OBJETIVO INDICADO 1 ▸ Reproduce sin ningún cambio todas las líneas del listado que aparece más abajo, de la primera a la última.

FRAGMENTO PROPORCIONADO ▸
★ ★ ★
Pero como ninguna otra es capaz de embrutecerlo. Por desgracia, la gran mayoría de los cines actuales parecen no tener más misión que ésa: las pantallas hacen gala del vacío moral e intelectual en que prospera el cine, que se limita a imitar la novela o el teatro, con la diferencia de que sus medios son menos ricos para expresar psicologías; repiten hasta el infinito las mismas historias que se cansó de contar el siglo XIX y que aún se siguen repitiendo en la novela contemporánea.
Una persona medianamente culta arrojaría con desdén el libro que contuviese alguno de los argumentos que nos relatan las más grandes películas. Sin embargo, sentada cómodamente en la sala a oscuras; deslumbrada por la luz y el movimiento que ejercen un poder casi hipnótico sobre ella, atraída por el interés del rostro humano y los cambios fulgurantes de lugar, esa misma persona, casi culta, acepta plácidamente los tópicos más desprestigiados. El espectador de cine, en virtud de esa clase o de esa especie de inhibición hipnogógica, pierde un porcentaje elevado de sus facultades intelectivas.
★ ★ ★
LISTADO DE TRABAJO ▸
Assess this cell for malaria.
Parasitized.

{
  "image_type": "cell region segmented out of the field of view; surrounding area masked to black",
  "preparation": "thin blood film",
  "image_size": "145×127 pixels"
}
★ ★ ★
OBJETIVO INDICADO 2 ▸ Según el fragmento sobre el cine, ¿qué pierde el espectador por esa especie de inhibición hipnogógica?

RESPUESTA COMPLETA 1 ▸
Assess this cell for malaria.
Parasitized.

{
  "image_type": "cell region segmented out of the field of view; surrounding area masked to black",
  "preparation": "thin blood film",
  "image_size": "145×127 pixels"
}

RESPUESTA COMPLETA 2 ▸ Un porcentaje elevado de sus facultades intelectivas.